Has something changed for the differential expression in the most recent version of scvi-tools? Previously, plots of bayes_factor vs. lfc_median were very similar to plots of prob_de vs. lfc_median. prob_de plots still look ok, but bayes_factor plots look like this:
Additionally, comparing lfc changes to ground truth simulated data gives wildly inaccurate results. Pseudobulk differential expression on the same dataset gives a perfect correlation (pearson=1.0)
Does the second plot look better in the old scVI-tools version? See other post about changes.
Could you try with a manual very small pseudocounts like 1e-10?
The Bayes factor plot likely looks find for a two-way comparison (change or not change vs the new three way comparison up/unchanged/down). There might be something wrong in computation there.
Changing pseudo counts gives the same results. Changing test_mode=‘two’ does reproduce the bayes factor plots as before, but the lfc estimates are still off. I applied the LFC changes to only genes expressed in >10% of cells and this increased the correlation to ~0.75, but I am still getting better LFC estimates with pseudobulk. I don’t have the plot on the bottom from a previous version (it was years ago I first tested this), but the results were certainly more accurate. I’ll keep an eye on the other post for the kwargs to reproduce previous versions
I found the issue, it has to do with total counts per celltype. If there are not at least 10 counts for a gene in a given cell type then the lfc estimates are off:
I forgot to mention that is on the log1p scale, so the model seems to require a fairly high number of counts per cell type for accurate LFC estimates. There also seem to be a high number of false positive detected as well. Pseudobulk does not suffer from either of these issues. Any suggestions or solutions from the developers here?

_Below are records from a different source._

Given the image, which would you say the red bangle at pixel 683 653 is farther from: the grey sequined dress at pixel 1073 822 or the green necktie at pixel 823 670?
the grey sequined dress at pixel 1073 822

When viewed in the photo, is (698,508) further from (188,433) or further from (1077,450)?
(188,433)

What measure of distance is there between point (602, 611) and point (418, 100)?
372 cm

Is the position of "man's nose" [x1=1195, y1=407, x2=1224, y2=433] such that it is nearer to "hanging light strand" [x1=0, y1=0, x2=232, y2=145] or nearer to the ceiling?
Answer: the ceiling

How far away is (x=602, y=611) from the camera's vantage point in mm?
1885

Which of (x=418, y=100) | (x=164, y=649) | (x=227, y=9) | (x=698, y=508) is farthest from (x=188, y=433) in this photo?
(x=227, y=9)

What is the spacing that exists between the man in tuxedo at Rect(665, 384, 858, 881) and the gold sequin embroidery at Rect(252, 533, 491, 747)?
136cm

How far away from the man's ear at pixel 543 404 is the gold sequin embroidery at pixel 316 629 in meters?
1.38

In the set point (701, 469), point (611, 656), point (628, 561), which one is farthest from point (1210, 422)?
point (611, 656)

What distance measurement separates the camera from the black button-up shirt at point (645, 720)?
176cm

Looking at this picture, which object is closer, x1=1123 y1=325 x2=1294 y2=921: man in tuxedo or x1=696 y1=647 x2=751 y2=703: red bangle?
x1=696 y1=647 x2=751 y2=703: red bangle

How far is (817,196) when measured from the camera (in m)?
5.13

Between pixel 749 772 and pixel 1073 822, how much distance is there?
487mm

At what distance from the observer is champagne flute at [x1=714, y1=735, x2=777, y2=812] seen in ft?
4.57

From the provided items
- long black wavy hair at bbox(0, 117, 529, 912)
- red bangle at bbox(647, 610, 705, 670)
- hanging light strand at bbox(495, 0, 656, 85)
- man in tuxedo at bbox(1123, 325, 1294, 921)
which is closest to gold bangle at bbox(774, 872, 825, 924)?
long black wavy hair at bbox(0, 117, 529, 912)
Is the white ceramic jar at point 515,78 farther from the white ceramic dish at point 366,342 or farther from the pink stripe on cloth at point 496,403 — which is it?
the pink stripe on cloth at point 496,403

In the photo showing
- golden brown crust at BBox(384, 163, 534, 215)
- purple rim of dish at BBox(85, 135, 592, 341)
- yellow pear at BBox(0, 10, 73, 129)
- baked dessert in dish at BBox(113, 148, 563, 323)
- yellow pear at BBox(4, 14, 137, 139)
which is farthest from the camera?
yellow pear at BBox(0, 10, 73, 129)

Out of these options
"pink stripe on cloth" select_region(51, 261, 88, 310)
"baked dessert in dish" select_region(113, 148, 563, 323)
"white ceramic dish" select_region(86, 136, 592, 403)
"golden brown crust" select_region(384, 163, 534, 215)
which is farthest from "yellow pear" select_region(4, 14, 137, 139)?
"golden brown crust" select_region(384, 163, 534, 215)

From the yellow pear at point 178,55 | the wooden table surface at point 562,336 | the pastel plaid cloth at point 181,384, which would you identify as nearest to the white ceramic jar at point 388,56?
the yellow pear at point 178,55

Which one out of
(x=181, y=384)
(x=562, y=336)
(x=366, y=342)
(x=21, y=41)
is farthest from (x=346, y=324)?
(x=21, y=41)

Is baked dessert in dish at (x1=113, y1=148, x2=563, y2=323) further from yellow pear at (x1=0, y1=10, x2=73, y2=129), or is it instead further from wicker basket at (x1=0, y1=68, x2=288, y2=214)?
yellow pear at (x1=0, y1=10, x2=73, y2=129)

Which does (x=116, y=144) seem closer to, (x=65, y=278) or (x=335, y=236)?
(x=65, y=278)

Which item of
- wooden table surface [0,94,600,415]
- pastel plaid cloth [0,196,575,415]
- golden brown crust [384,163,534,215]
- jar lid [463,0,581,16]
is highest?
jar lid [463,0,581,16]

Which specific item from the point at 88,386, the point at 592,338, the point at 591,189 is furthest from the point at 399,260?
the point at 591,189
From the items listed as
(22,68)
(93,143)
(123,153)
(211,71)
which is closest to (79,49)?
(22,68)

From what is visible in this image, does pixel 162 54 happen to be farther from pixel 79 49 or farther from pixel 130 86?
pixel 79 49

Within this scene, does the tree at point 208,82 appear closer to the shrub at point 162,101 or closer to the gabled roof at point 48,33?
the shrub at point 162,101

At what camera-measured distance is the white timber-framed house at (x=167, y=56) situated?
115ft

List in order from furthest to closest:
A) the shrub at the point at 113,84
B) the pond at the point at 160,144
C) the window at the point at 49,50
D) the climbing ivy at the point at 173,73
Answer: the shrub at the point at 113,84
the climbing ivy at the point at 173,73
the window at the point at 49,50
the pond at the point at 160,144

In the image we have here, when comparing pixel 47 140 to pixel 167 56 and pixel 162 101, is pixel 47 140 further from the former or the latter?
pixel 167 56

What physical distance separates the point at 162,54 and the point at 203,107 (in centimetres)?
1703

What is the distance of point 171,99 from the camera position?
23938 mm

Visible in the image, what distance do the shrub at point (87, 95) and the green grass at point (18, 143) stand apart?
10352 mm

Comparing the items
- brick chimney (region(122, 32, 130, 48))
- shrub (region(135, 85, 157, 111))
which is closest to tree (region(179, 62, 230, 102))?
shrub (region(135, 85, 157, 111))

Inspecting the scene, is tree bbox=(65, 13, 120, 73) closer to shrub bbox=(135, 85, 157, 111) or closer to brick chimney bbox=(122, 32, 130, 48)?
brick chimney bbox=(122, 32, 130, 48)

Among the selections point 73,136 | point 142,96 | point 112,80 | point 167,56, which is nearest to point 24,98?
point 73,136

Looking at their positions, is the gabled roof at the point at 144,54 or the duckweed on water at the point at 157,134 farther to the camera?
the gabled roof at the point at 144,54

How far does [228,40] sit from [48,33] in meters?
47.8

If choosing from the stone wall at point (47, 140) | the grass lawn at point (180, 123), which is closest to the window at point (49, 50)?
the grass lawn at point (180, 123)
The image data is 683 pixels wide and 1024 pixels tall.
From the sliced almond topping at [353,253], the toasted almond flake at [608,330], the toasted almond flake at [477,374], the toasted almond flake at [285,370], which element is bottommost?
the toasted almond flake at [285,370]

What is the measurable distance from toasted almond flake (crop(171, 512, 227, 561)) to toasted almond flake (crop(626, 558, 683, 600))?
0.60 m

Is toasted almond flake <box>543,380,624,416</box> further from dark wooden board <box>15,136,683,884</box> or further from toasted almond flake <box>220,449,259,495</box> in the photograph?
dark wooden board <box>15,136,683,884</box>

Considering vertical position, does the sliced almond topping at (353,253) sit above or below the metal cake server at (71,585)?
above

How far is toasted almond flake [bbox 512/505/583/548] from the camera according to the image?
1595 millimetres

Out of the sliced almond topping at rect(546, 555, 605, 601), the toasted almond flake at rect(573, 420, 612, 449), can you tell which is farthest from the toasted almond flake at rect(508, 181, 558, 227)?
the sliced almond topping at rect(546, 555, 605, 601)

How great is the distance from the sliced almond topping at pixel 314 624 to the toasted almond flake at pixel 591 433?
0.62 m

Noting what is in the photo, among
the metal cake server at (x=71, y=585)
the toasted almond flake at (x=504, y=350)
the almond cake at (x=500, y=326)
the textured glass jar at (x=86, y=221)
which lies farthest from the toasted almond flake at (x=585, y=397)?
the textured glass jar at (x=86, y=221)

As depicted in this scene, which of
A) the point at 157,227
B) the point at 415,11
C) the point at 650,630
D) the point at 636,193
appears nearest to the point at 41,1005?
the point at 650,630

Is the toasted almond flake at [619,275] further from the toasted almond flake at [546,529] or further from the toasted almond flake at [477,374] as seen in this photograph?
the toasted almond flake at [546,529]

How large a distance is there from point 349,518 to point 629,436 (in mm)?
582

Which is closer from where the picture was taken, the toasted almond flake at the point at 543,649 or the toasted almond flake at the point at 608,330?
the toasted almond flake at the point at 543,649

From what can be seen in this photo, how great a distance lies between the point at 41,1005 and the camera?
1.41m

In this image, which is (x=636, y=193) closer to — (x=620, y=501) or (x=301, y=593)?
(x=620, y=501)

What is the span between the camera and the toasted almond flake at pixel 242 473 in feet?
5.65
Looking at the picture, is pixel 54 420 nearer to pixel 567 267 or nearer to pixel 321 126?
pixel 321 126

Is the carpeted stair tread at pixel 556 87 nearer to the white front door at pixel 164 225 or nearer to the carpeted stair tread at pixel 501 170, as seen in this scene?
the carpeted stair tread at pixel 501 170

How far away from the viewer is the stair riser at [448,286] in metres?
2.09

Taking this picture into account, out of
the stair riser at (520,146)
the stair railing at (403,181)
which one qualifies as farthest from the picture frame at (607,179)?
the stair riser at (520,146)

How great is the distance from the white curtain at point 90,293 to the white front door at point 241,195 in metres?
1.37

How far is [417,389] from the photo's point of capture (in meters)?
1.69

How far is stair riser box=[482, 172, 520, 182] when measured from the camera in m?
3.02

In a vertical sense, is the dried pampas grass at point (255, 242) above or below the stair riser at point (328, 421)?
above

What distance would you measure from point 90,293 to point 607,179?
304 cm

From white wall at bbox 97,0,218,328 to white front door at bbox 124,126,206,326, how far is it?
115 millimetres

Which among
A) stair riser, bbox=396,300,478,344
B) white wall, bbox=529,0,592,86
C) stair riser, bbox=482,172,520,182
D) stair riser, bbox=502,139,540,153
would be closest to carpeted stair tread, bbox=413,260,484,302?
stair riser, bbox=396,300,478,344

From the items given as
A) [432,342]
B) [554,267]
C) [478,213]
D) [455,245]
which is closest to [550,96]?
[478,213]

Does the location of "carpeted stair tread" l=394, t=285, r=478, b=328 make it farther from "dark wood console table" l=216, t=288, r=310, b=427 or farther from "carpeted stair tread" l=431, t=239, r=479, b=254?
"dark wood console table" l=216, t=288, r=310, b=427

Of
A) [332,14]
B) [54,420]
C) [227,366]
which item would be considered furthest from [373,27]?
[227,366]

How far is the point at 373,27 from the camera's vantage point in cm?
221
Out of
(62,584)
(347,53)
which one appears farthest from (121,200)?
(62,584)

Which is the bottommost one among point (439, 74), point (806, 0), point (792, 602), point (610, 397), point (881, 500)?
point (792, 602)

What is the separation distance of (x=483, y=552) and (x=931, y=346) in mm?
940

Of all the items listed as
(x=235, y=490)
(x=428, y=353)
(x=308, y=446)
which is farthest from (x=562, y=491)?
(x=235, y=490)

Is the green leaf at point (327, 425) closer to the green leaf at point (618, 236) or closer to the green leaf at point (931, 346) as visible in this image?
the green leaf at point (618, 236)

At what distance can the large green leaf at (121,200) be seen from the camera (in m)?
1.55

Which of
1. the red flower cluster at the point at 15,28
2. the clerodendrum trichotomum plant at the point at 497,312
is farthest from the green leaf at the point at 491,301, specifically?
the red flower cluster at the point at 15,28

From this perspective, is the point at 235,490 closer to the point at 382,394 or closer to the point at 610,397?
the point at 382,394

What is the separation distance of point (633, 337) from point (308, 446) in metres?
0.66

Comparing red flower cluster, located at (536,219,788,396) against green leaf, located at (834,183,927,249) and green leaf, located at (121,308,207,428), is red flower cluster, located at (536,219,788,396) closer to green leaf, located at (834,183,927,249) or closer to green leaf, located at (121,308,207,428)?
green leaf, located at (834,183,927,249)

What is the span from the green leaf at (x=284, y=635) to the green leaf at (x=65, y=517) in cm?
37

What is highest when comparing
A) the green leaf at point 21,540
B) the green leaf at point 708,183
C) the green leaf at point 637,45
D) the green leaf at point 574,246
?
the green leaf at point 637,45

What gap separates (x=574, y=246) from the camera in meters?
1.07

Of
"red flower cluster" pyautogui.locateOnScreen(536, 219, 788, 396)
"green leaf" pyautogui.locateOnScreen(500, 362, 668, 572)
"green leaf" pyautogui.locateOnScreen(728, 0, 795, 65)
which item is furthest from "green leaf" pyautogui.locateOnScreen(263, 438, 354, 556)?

Regarding the false positives, it seems to be that genes altered in one cell type are showing up as differentially expressed in other cell types they are not altered in. This appears to be due to the normalization. Here are 3 example false positive genes, the top are library size normalized and log1p transformed and the bottom are normalized values extracted from the scVI model. The raw counts and all associated metadata are identical between batches for these genes in this cell type. These genes are altered in other cell types, and that appears to affect the normalization in this cell type. I have many examples of this.